The Cancer Genome Atlas (TCGA) Project: new opportunity for cancer genomics
TCGA is a landmark research program supported by the National Human Genome Research Institute and National Cancer Institute at the National Institutes of Health in the United States that was started as a pilot project in 2006 and expanded later in 2009. The goal of TCGA is to collect comprehensive genomic and proteomic information on all major human cancers, including liver cancer. Initial efforts focused on glioblastoma, lung squamous cell cancer, and ovarian cancer as pilot projects [47-50]. By using various different platforms, TCGA currently gathers many different genome-wide data, including mRNA expression, microRNA expression, somatic mutations, copy number alterations, and promoter methylation. In addition, it also generates proteomic data by using RPPA technology. The project plans to collect genomic and proteomic data from more than 500 tissues per cancer type and release the data to the public without any restriction in use of the data (Table 1).

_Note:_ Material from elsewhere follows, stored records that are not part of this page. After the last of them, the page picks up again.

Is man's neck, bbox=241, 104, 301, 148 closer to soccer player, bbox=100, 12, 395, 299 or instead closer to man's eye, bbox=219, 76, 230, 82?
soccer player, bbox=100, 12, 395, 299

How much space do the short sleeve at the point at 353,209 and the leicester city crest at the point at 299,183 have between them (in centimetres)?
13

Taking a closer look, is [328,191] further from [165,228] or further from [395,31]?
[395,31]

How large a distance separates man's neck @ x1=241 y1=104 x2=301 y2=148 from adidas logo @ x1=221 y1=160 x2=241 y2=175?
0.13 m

This ambitious project has identified novel driver genes and biomarkers on the basis of genomic, transcriptomic, proteomic, and epigenomic alterations. Some findings are clinically relevant and unexpected. For example, we have now learned that non-hypermutated adenocarcinomas of the colon and rectum are not distinguishable at the genomic level [51]. In lung squamous cell cancer, while KRAS and EGFR mutations, the most commonly activated oncogenes in lung adenocarcinoma, are extremely rare, alterations in the FGFR kinase family are common [49]. Thus, massive data from a large number of tissues have created an unprecedented opportunity for taking an integrated approach toward a systems-level understanding of disruptions in cellular and molecular pathways in cancer.
Conclusion
Genomics has become a dominant tool for understanding cancer biology, revealing unexpected surprises and providing cancer classification according to biological differences. The amount of liver cancer-related genomic data that have generated during the past few years is really incredible. Analysis approaches of these data have been advanced to efficiently process this information and allow us to perform integrated genome-wide analysis on a scale previously unthinkable. These approaches are also beginning to investigate the dense network of molecular pathways driving the development of liver cancer. The anticipated benefits of these data will be more a faithful assessment of prognosis than the current stage system, improved prediction of treatment response, and discovery of new therapeutic targets. Future challenges lie in translating this discovery into personalized treatment for the patient with liver cancer.